• [Critique] High-Rise

    [Critique] High-Rise

     Ceux qui ont déjà eu l’occasion de voir l’un des films de l’anglais Ben Wheatley savent à quel point le réalisateur dispose d’une voix singulière dans le milieu. Si Kill List et Touristes sont très loin d’avoir fait l’unanimité, ils ont prouvé que le britannique avait un certain talent pour installer des ambiances étranges, tantôt glauque tantôt grinçante. C’est pourquoi il a hérité d’une adaptation (très) attendue, à savoir celle du roman I.G.H de James Ballard écrit en 1975 et faisant partie de la fameuse trilogie du béton. Considéré par beaucoup de lecteurs comme un ouvrage culte, I.G.H parle du monde moderne d’une façon tout à fait glaçante et décrit, près de 40 ans à l’avance, un grand nombre de travers de la société actuelle. Retrouvant son titre original, High Rise, pour son passage sur grand écran, le film plonge avec une jubilation non dissimulée dans un univers qui déraille. L’occasion pour Wheatley d’entrer dans la cours des grands.

    C’est l’excellent Tom « Loki » Hiddleston qui nous guide dans High Rise. Sous les traits du Dr Laing, il accompagne le spectateur dans un immeuble ultra-moderne, la High Rise Tower, où les hommes se superposent comme autant de strates économiques. Pendant deux heures, nous allons suivre la lente déliquescence d’un monde de prime abord parfaitement ordonné et cloisonné qui va se terminer dans la pire des anarchies. On y croise une galerie de personnages étranges et inquiétants, incarnés par une pléiade d’acteurs franchement bluffants, à commencer par un Luke Ewans possédé et Jeremy Irons délicieux, formant tous ensemble un reflet déformé et malade d’une société utopique moderne qui n’a, en réalité, jamais réellement existé ailleurs que dans la tête de certains capitalistes imbéciles.

    High Rise ne déroge pas véritablement à l’étrangeté coutumière des films de Wheatley, les amateurs seront en terrain connu. Mais il ne s’agit pas non plus d’une resucée aussi radicale que pouvait l’être le glauquissime Kill List. Cette fois, l’anglais s’inspire d’une sorte de rétro-futurisme à la Brazil tout en faisant peu à peu s’écrouler la société en microcosme que représente l’immeuble de béton. Pendant la première heure, la chose marche très bien et l’on suit avec une jouissive curiosité les péripéties du Dr Laing, sa découverte d’un système inégal et détestable (le nôtre), les tourments qui peuvent l’assaillir ou encore les relations précaires qu’il tisse avec les autres locataires. En gros, l’immeuble de High Rise, c’est un peu le Transperceneige qu’on aurait empilé. Une métaphore puissante et sans concession aucune de l’odieuse réalité capitaliste qui met les petits tout en bas de l'échelle en les privant d'électricité, et les grands dans un jardin improbable où chevaux et dîners mondains font bon ménage.

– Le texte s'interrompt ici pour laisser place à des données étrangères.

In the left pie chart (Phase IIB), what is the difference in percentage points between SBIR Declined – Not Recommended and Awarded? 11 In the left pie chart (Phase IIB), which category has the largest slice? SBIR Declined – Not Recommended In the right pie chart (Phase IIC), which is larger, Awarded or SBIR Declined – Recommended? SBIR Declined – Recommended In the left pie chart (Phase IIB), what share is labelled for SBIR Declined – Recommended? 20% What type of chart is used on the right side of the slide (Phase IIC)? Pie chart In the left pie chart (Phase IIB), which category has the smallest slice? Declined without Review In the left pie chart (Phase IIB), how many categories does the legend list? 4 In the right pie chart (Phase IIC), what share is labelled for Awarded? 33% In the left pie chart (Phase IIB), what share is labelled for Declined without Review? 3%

    La mise en scène inspirée de Wheatley fascine d’autant plus qu’il retranscrit avec un talent jubilatoire les caricatures modernes. Seulement, loin d’être parfait, High Rise souffre d’un problème de rythme qui l’handicape grandement dans sa deuxième partie. Une fois la révolution en marche et l’auto-destruction de cette société absurde, le film fait du surplace et semble s’articuler entre les raids vengeurs des deux camps en présence. C’est d’autant plus dommage que l’on perd également dans la bataille le fascinant personnage d’Hiddleston au profit de quelques seconds rôles certainement très convaincants mais qui empêchent de se concentrer sur le changement moral radical que subit le Dr Laing. High Rise jubile toujours de la guerre des classes qu’il fait naître mais il ne se renouvelle pas et ne fait que trop peu avancer l’histoire.

    Dans cette science-fiction décapante et aiguisée comme une lame de rasoir, Ben Wheatley distille pourtant une ambiance psychédélique et dérangeante où l’enchaînement des choses devient si incroyable qu’on pense être en plein cauchemar. Il reste d’ailleurs extrêmement dommageable qu’au lieu de s’attarder sur les raids et contre-raids des uns et des autres, l’anglais n’ait pas prolongé le plaisir de sa séquence d’introduction dans un immeuble devenu aussi sauvage que l’univers d’un Mad Max. Reste que la virulence de la charge ainsi que le propos anarchiste joyeusement insolent qui se dégage du film ne peut empêcher de conserver une grande admiration pour le travail du cinéaste qui continue mine de rien à évoluer depuis le bancal mais fascinant Kill List. 

    Peut-être pas l’adaptation espérée de longue date, High Rise s’impose comme un objet filmique intriguant. Une peinture au vitriol d’une société moderne qui ne peut que finir par s’écrouler et où l’homme redeviendra un sauvage comme un autre…
    Bancal donc mais sacrément salutaire et fascinant.